Wamp: "This is a question of stewardship. "Of all the strange outcomes, federal money, once-in-a-generation caused by a pandemic, is going to allow us to cover over a lack of stewardship in county government over the last several decades. It will allow tanks to be built that in all likelihood - as we update Moccasin Bend - will form more of a long-term Band-Aid. [But] I would like to see us over the next decade again get serious about a permanent solution."

Here's some fact-checking:

For Hullander - Moccasin Bend Wastewater Treatment Plant can handle about twice the amount of wastewater we produce in our greater Chattanooga area on most days. It's working fine. For both Hullander and Smedley - the primary problem is that no governments have been willing to spend the money to get sewage and sewerage lines from some areas of the county to the plant. Instead county leaders - including Smedley - have waffled on who should do what, meanwhile squirreling money away in a rainy-day fund while raw sewage can't get to the plant and instead spills and stunts county growth - growth that would bring more tax revenue for that rainy-day fund, or schools, or heaven-forbid, a tax-funded baseball stadium.

Wamp is right about the pandemic dropping a gift of emergency money on us to immediately Band-Aid things. And he's right to note that a Band-Aid is not a permanent solution.

***

Moment No. 3 - the litmus test of Joe Biden and the 2020 election. The question: "We're seeing political ads bringing President Biden into the county mayor's race. Do you believe President Biden won the 2020 election fair and square? And if not, explain why."

Hullander: "All I care about is my mayor's race. I know our election commission's last race was done by 11 o'clock and I believe it was fair, I believe it was honest, and I believe it was accurate in Hamilton County. I'll just say I do not want Hamilton County to turn into what Washington is right now. And I think it's broken and I think Biden is part of the problem, and I won't allow that if I'm mayor of Hamilton County."

Wait. Hullander is going to change anything Biden does? Or un-elect him? He didn't answer the question.

Smedley: "I've heard Biden's name brought up twice now by one of the mayoral candidates [Hullander], and I am just shocked that Biden's name would even come up in the first place in a county-wide election. I'm still scratching my head. Um, I do [emphasis hers] think in some areas across the United States, we should question the integrity of the election."

Say what? So is that a no, commissioner?

Wamp: "That's a loaded question in 2022. I have the utmost confidence that this election in early voting and on May 3 is going to be carried out by our neighbors and by trusted civil servants here at a local level. And I think that based on the research I've done, while you've got some things that may look unusual here or there, they're not the type of fraud that would have changed the outcome of the presidential election."

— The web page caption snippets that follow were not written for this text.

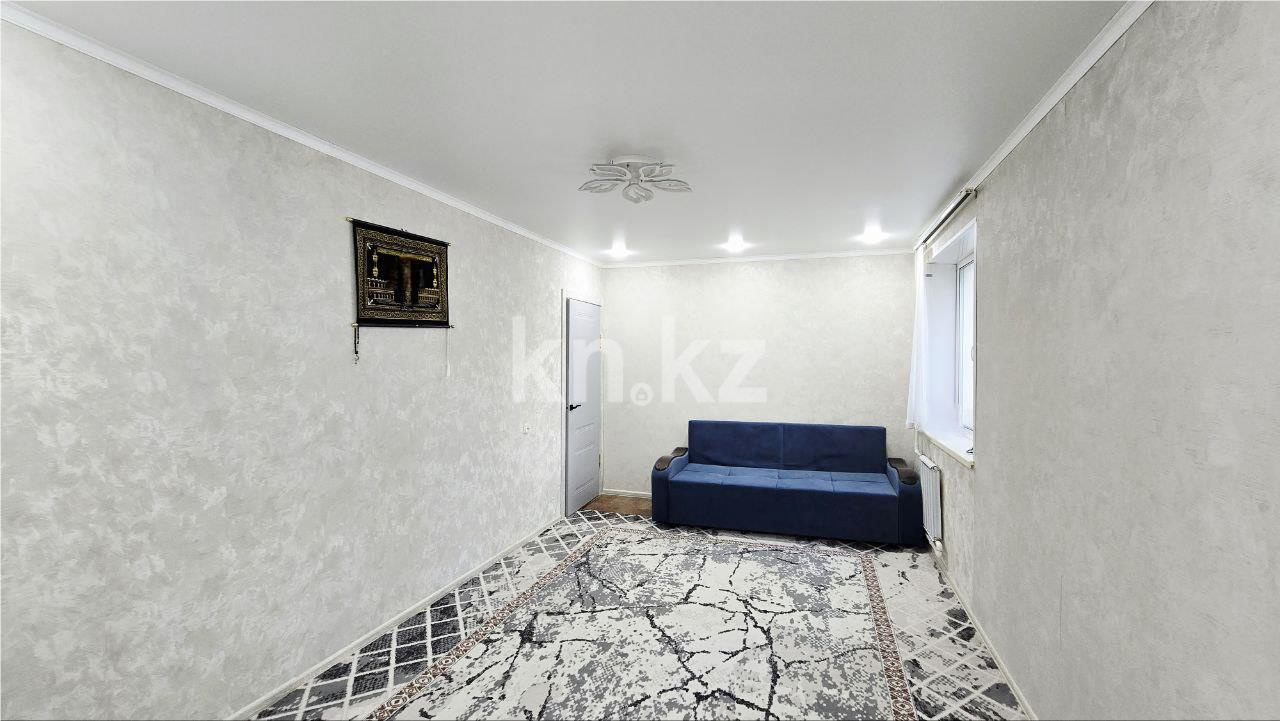 Продажа 3-комнатной квартиры, 61 м², пр. Момышулы в Темиртау - фото 4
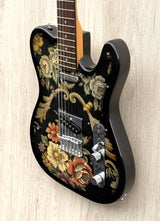 Tanglewood TW57 Floral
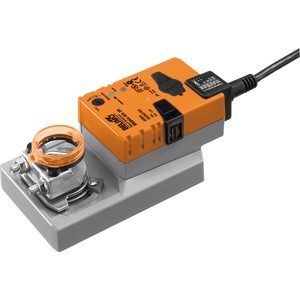 Привод BELIMO SM24A-R9 Напряжение, В 24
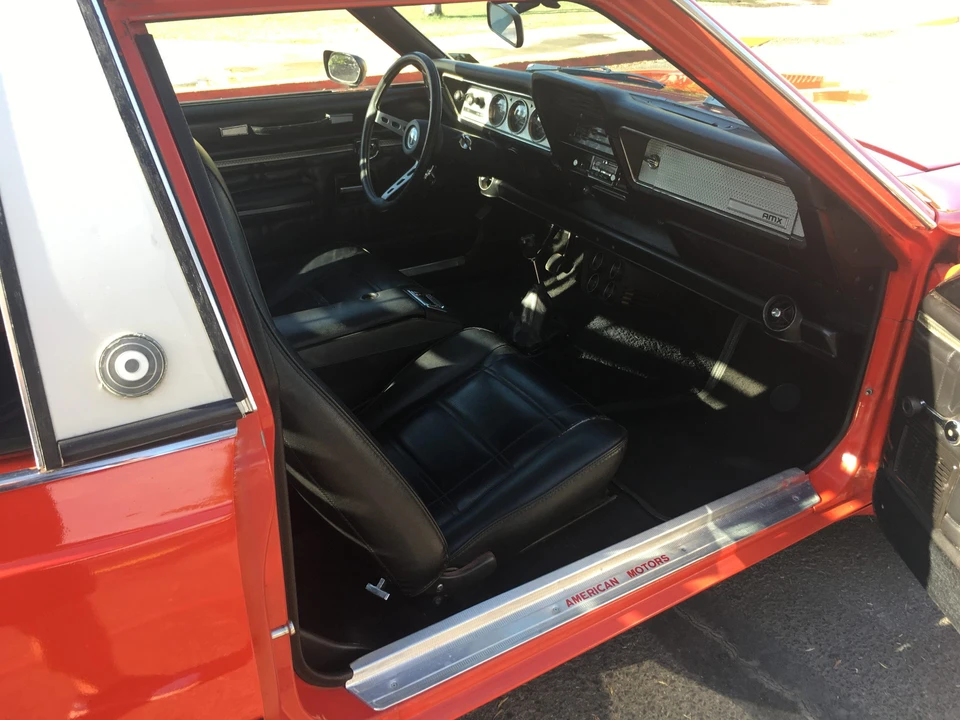 1977 AMC - Image 25 of 31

That sounds like a yes. Wamp sounds, again, like the voice of reason. This is Hamilton County. At stake here and now are our schools, our tax dollars and our future growth.

If you're asking for a Republican ballot for this election, mark it for Weston Wamp.

Then come August, we'll have another choice between two mayoral candidates capable of driving dynamic change - not just empty platitudes, vague promises and yesterday's conspiracy theories - to Hamilton County.